Given request: Carry over the records below, starting at the line containing "What is the distance to" and ending at the line containing "What is the distance from", with the requests kept and 18 added to every distance in the answers. Leave the pictures out.
• • •
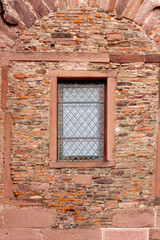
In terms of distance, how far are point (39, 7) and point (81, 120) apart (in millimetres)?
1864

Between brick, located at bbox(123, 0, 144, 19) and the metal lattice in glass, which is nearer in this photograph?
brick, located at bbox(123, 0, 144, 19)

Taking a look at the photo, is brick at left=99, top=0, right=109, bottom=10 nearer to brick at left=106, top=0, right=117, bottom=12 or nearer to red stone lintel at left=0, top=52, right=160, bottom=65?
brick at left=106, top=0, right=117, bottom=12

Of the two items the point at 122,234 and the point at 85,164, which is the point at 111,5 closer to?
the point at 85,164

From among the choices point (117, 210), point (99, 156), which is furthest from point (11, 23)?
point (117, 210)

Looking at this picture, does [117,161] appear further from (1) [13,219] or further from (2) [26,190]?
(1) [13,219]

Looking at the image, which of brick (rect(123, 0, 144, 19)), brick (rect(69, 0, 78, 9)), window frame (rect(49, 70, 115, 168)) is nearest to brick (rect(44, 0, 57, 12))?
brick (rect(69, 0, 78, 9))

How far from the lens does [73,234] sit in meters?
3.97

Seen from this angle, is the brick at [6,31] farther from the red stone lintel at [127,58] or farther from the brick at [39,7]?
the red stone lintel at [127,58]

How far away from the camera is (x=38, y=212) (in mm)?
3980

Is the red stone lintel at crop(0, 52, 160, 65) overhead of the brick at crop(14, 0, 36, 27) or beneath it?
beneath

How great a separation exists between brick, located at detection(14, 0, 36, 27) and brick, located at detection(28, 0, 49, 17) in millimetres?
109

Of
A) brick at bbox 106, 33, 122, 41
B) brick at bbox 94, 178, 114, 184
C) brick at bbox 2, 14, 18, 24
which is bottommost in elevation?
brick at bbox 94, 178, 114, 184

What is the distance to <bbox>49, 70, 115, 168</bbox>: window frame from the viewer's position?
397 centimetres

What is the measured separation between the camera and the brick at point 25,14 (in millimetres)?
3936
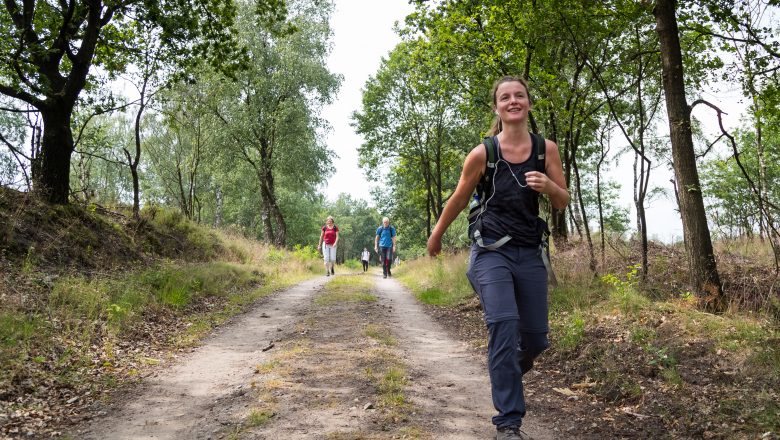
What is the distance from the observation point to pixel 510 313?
• • •
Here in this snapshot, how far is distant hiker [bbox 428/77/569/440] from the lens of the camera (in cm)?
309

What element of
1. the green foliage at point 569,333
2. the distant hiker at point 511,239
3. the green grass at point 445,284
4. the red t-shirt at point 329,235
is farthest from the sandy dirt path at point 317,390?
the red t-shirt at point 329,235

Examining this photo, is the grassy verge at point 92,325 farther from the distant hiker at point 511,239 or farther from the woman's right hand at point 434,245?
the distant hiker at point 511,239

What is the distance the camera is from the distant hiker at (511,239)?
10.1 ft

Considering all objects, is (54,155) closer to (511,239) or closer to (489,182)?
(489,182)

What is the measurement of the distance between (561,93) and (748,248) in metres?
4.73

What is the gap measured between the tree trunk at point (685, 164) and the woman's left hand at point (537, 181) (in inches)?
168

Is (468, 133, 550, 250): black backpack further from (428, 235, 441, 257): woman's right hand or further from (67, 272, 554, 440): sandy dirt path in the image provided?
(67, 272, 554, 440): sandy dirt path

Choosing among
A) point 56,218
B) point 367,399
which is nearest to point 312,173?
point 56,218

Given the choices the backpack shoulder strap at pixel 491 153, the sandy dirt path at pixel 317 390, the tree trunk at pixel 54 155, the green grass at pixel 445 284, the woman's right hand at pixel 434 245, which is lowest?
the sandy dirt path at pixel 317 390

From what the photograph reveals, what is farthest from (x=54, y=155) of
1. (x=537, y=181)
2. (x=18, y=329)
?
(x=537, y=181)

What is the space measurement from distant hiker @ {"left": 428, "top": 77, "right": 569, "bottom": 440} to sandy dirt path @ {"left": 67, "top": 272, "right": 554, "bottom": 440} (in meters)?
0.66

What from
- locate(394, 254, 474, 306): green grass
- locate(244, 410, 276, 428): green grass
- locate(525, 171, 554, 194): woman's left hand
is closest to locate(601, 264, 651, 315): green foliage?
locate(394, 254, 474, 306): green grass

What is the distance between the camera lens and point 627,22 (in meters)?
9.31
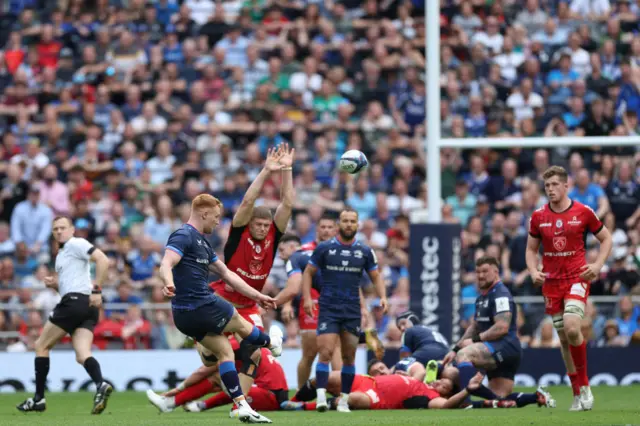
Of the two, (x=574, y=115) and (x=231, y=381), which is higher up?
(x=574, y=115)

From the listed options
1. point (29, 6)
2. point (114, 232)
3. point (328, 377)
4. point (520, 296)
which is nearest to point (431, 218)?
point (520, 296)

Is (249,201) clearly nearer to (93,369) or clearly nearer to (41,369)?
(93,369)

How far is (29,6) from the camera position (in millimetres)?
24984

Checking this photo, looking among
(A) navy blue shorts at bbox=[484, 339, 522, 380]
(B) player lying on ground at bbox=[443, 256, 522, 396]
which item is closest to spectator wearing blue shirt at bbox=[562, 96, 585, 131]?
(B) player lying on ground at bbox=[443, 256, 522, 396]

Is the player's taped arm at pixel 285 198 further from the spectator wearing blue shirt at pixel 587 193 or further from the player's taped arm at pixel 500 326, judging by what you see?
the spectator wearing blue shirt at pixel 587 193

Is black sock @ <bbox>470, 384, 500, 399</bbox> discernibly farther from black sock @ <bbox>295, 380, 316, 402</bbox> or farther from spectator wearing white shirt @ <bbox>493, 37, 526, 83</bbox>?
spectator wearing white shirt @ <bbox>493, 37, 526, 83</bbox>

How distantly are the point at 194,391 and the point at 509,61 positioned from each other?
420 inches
• • •
Result for this task:
What is the distance to <bbox>49, 70, 115, 168</bbox>: window frame from the viewer's position?
415 centimetres

What is the measured separation between the camera and the brick at point 25,14 (in millimetres)?
3954
What is the distance from the observation point to pixel 510 313?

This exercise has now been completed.